The Argument of Windows

It can be dangerous to look out the window. A quick glance is safe – to check the weather, maybe, or to see who is pulling into the driveway. But it’s a different thing to really look at the world, as you might look at a picture or a page in a book – to look carefully, thinking about what you see.

It is a strange world, outside that window. If you watch long enough, you might see something terrible but, of course, that’s the exception, or we would not make windows. Most of what we see through them – the trees and sun and birds and the million leaves of grass – is wonderful. Literally: objects of wonder, beautiful and important in ways we sense but don’t fully understand. Their existence feeds something in us, and so we make windows.

But there is a danger in looking out the window, a slippery slope that leads from beauty, which happens in nature, to wonder, which happens in us. Our sense of wonder at the beauty around us suggests that there is something powerful and purposeful at work in the universe, something benevolent before which we might be quiet and from which we might draw comfort.

Through the centuries, most humans have hurtled down that slope, seeing no reason not to. But it is different in this century, and especially in this generation. Great minds have found a reason to refrain from wonder and an explanation of the world that puts us in no one’s debt. They have found our creator, and his name is luck.

In our age, wonder is becoming a false religion and even beauty a dangerous illusion. There is no power at work in the universe, they say. No purpose, no benevolence – and no malevolence, either, for there is only matter, and matter knows nothing of good or evil. There is nothing alive that did not spring by luck from muck. Nothing to thank. Nothing to admire. Nothing to revere.

They know this, they insist, though it seems odd that they can know anything. If, as they say, our brain is also an accident – if our mind is a little raft of thought sensations floating on a restless sea of blood and tissue and nerve endings – why trust it? What, in their view, inspires confidence that there is such a thing as truth, or that such a peculiar instrument could know it?

Still, they are sure they do know the truth and they shout down anyone who disagrees. They know there are no Gods or morals, or even girls or boys. And nothing, it seems, can stand against the force of their knowing and shouting. It is a world without truth, except for their truth.

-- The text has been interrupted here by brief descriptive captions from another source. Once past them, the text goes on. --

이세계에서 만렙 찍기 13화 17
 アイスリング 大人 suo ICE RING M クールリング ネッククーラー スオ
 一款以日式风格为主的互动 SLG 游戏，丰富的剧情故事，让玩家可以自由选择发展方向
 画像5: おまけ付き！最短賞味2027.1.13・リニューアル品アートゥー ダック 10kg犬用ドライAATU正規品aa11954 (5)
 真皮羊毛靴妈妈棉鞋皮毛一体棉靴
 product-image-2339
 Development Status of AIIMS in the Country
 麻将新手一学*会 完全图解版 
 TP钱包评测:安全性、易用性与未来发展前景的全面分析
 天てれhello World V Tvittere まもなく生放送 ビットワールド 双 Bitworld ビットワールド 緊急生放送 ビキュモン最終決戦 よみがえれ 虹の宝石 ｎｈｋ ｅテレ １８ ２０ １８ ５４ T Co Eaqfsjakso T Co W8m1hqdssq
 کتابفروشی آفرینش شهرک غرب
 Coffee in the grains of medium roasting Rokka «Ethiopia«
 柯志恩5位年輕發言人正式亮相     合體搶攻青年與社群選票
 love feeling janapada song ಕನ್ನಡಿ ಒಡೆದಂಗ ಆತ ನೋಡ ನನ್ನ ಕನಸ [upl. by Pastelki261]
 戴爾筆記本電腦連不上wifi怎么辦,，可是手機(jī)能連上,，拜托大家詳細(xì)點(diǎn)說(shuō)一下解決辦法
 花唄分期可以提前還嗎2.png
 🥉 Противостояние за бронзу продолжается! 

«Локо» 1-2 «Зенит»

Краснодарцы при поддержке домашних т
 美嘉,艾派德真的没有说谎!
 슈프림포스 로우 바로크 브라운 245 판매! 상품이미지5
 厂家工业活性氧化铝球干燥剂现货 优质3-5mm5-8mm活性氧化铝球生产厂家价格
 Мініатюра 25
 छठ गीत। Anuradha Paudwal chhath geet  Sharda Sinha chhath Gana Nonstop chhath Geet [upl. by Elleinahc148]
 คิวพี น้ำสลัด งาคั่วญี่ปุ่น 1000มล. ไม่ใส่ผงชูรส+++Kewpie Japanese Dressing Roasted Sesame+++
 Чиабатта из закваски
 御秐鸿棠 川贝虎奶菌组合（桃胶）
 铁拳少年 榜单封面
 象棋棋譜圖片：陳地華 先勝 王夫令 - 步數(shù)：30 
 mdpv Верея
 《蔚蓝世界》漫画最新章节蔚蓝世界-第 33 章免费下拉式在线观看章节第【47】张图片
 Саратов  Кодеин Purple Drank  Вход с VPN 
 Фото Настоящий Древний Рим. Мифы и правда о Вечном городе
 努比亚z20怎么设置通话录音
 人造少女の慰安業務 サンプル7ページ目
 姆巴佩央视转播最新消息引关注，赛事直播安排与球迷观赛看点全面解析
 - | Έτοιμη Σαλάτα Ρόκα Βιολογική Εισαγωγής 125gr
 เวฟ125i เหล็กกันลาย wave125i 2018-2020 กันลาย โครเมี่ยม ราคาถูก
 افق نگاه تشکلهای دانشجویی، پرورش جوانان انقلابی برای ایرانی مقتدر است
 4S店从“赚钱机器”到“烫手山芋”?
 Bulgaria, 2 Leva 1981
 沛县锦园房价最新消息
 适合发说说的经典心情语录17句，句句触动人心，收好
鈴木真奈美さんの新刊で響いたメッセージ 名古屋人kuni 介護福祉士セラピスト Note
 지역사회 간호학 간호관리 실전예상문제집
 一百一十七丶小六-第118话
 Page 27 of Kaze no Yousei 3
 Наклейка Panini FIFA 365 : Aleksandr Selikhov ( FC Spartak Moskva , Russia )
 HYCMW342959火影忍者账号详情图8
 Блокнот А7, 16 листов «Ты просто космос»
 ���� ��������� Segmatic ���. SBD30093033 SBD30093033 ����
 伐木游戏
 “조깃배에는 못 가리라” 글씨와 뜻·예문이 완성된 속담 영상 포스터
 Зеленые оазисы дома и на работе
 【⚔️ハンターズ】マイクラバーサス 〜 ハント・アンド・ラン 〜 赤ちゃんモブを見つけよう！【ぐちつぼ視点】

Well, all right, but they should be wary of windows, which have defeated many great minds before theirs. It is a strange world, outside those windows, full of beauty and elegance and complexity that our science is still trying to understand. Even an innocent person, trying her best to believe their story, might look out a window and lapse into wonder, or even ask herself why, for all our proud knowing, we cannot make even an amoeba. If building a living world is so easy that luck can do it, why can’t we?